Art in the Age of Intellectual Destruction

Walter Benjamin’s “Art in the Age of Mechanical Reproduction” has been required reading for anyone attending an American art school for so long that it has become part of the canon of contemporary art theory. Is it still trenchant given where we find ourselves today, over 70 years after it’s appearance? Here is a strong critique by Jonathan Davis that puts to the test our ability to take seriously Benjamin’s most famous art text.

Davis’ critique has four points.

1. The “aura” of art that Benjamin claims has been forever lost due to mechanical reproduction is poorly defined, never threatened by copies, merely the effect of hallucinogenic drugs, or applicable strictly to a narrow category of cult objects.
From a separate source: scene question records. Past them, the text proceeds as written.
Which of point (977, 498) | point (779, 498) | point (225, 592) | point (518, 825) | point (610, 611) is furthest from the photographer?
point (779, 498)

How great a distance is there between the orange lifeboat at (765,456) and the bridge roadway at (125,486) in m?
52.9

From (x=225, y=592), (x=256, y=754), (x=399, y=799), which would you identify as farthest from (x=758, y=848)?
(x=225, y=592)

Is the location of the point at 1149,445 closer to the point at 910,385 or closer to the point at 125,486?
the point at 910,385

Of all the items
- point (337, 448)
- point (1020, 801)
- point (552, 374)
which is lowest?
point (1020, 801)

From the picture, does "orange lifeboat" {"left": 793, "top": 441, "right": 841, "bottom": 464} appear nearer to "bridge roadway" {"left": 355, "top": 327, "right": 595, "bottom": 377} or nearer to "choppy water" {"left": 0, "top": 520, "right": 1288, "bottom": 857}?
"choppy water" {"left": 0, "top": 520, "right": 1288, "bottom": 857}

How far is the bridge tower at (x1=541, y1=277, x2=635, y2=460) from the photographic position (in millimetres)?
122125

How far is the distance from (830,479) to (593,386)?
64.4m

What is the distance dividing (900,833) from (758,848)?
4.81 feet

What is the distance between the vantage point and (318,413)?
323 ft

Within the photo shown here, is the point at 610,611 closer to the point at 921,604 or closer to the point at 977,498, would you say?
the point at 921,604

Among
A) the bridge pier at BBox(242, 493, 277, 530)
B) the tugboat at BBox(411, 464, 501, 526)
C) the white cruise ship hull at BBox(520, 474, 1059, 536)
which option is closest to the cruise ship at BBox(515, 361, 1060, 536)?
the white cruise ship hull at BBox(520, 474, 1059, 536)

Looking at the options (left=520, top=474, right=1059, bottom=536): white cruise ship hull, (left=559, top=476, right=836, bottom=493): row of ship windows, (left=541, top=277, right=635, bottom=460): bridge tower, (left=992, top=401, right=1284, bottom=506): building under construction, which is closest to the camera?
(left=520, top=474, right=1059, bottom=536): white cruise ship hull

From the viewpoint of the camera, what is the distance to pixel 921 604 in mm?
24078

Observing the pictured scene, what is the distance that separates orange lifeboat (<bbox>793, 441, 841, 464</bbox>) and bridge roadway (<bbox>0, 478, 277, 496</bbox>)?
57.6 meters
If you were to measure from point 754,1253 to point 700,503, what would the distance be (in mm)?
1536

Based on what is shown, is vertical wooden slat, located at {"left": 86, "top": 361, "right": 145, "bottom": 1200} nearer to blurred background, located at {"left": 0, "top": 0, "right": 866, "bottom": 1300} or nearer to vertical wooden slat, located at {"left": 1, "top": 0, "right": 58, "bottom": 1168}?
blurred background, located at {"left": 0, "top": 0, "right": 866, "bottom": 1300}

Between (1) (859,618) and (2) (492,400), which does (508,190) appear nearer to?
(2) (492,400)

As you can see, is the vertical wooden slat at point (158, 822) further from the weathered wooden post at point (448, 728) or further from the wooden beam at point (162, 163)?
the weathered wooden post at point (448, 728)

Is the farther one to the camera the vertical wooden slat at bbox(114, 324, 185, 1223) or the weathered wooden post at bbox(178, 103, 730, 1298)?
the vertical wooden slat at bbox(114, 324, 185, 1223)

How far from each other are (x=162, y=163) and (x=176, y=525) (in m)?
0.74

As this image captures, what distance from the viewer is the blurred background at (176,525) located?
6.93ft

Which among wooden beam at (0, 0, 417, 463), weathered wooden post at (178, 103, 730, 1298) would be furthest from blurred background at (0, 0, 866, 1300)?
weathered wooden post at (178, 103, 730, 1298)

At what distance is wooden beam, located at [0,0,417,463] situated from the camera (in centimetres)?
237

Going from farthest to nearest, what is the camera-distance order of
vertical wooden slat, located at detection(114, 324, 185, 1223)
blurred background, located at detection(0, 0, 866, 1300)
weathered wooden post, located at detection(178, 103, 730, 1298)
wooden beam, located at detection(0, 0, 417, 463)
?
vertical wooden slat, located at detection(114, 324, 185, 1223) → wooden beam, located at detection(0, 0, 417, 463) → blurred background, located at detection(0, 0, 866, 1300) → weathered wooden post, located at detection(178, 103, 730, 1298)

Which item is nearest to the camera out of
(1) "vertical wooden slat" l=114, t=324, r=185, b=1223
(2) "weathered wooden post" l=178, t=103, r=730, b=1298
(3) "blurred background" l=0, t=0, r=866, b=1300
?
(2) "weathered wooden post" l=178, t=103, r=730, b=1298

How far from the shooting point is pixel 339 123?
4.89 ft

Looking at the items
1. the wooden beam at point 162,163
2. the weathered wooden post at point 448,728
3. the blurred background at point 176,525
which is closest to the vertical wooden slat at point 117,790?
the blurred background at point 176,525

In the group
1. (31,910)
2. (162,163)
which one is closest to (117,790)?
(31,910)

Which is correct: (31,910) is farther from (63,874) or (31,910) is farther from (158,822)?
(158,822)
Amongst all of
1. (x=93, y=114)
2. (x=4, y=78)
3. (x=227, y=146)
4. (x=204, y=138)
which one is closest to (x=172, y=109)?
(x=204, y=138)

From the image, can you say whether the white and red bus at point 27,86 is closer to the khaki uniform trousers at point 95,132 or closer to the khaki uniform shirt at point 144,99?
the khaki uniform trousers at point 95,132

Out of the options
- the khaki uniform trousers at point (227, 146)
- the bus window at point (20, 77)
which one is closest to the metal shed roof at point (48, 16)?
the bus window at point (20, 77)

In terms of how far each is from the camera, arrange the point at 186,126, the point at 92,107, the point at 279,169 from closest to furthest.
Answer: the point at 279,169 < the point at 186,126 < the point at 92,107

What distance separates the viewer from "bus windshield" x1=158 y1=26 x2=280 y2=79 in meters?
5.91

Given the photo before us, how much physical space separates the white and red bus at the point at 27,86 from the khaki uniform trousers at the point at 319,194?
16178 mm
The reference to drugs is outside the essay and is taken from Benjamin’s other writings. Has the “aura” of art persisted despite the rise of mass market culture, or was it never there in the first place? The best point is this: the opening of the Louvre in 1793 did more to wrench art from its older traditional context than any industrial reproduction techniques.

2. Davis critiques Benjamin’s ontology of painting by proposing an alternative. Benjamin claims that an artwork’s aura is dependent on there being a unique object located in space and time. Davis’ alternative is that a painting can be one element of a type, in other words several versions of the same painting. This could easily work with editions of sculpture, but painting is the harder case and I think Davis makes the case.

3. Davis argues that Benjamin’s essay is complicit with mass produced consumer culture. This is so because Benjamin can find no appeal for aesthetic value beyond individual preference. Consumer preferences is the value of the shopping mall, a serious competitor to the art museum.

4. Davis points out that Benjamin’s political commitments led him to renounce tradition. This unfortunately leaves no alternative to the shopping mall. The serious work of fine art is better able to resist the small world of consumer preferences and to awake in us sensibilities stunted by mass culture.

These are all, in my opinion, cogent arguments and merit serious contemplation.